Given information Block Start

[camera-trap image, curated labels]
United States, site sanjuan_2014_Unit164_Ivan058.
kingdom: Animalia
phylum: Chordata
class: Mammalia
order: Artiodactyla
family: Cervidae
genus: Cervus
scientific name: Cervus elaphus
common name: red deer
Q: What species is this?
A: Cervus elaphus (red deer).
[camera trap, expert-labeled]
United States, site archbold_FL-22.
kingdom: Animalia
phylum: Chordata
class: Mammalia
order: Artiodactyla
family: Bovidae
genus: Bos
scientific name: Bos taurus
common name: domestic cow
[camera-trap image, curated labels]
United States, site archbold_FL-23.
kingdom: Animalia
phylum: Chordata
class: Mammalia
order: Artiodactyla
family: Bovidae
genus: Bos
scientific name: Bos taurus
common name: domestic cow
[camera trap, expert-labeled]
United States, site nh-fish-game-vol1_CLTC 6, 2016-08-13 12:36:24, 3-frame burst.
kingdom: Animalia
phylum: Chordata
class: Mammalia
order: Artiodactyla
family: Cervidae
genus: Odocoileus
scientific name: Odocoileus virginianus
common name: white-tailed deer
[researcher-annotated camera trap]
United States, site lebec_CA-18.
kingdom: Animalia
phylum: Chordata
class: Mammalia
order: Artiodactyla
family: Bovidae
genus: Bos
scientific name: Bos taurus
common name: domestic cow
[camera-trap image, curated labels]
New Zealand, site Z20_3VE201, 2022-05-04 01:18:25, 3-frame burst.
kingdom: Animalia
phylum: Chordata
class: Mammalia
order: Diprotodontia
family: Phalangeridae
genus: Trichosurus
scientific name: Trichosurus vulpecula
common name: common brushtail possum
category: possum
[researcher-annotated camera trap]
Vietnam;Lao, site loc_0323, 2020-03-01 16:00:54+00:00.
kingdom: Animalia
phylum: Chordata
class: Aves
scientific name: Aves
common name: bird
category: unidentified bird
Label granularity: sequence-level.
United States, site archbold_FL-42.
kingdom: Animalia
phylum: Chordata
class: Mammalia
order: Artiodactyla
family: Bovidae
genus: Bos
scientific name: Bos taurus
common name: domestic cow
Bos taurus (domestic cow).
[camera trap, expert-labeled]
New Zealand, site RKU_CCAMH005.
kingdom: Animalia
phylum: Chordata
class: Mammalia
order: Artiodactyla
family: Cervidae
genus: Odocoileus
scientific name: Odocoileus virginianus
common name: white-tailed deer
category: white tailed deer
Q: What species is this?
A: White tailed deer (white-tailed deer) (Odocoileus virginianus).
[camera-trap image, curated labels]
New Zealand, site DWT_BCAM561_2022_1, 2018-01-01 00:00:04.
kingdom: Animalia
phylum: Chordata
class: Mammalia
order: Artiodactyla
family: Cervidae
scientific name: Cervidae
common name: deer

Given information Block End

Prompt:
All of the records above should be transcribed exactly.

The completed task:
[camera-trap image, curated labels]
United States, site sanjuan_2014_Unit164_Ivan058.
kingdom: Animalia
phylum: Chordata
class: Mammalia
order: Artiodactyla
family: Cervidae
genus: Cervus
scientific name: Cervus elaphus
common name: red deer
Q: What species is this?
A: Cervus elaphus (red deer).
[camera trap, expert-labeled]
United States, site archbold_FL-22.
kingdom: Animalia
phylum: Chordata
class: Mammalia
order: Artiodactyla
family: Bovidae
genus: Bos
scientific name: Bos taurus
common name: domestic cow
[camera-trap image, curated labels]
United States, site archbold_FL-23.
kingdom: Animalia
phylum: Chordata
class: Mammalia
order: Artiodactyla
family: Bovidae
genus: Bos
scientific name: Bos taurus
common name: domestic cow
[camera trap, expert-labeled]
United States, site nh-fish-game-vol1_CLTC 6, 2016-08-13 12:36:24, 3-frame burst.
kingdom: Animalia
phylum: Chordata
class: Mammalia
order: Artiodactyla
family: Cervidae
genus: Odocoileus
scientific name: Odocoileus virginianus
common name: white-tailed deer
[researcher-annotated camera trap]
United States, site lebec_CA-18.
kingdom: Animalia
phylum: Chordata
class: Mammalia
order: Artiodactyla
family: Bovidae
genus: Bos
scientific name: Bos taurus
common name: domestic cow
[camera-trap image, curated labels]
New Zealand, site Z20_3VE201, 2022-05-04 01:18:25, 3-frame burst.
kingdom: Animalia
phylum: Chordata
class: Mammalia
order: Diprotodontia
family: Phalangeridae
genus: Trichosurus
scientific name: Trichosurus vulpecula
common name: common brushtail possum
category: possum
[researcher-annotated camera trap]
Vietnam;Lao, site loc_0323, 2020-03-01 16:00:54+00:00.
kingdom: Animalia
phylum: Chordata
class: Aves
scientific name: Aves
common name: bird
category: unidentified bird
Label granularity: sequence-level.
United States, site archbold_FL-42.
kingdom: Animalia
phylum: Chordata
class: Mammalia
order: Artiodactyla
family: Bovidae
genus: Bos
scientific name: Bos taurus
common name: domestic cow
Bos taurus (domestic cow).
[camera trap, expert-labeled]
New Zealand, site RKU_CCAMH005.
kingdom: Animalia
phylum: Chordata
class: Mammalia
order: Artiodactyla
family: Cervidae
genus: Odocoileus
scientific name: Odocoileus virginianus
common name: white-tailed deer
category: white tailed deer
Q: What species is this?
A: White tailed deer (white-tailed deer) (Odocoileus virginianus).
[camera-trap image, curated labels]
New Zealand, site DWT_BCAM561_2022_1, 2018-01-01 00:00:04.
kingdom: Animalia
phylum: Chordata
class: Mammalia
order: Artiodactyla
family: Cervidae
scientific name: Cervidae
common name: deer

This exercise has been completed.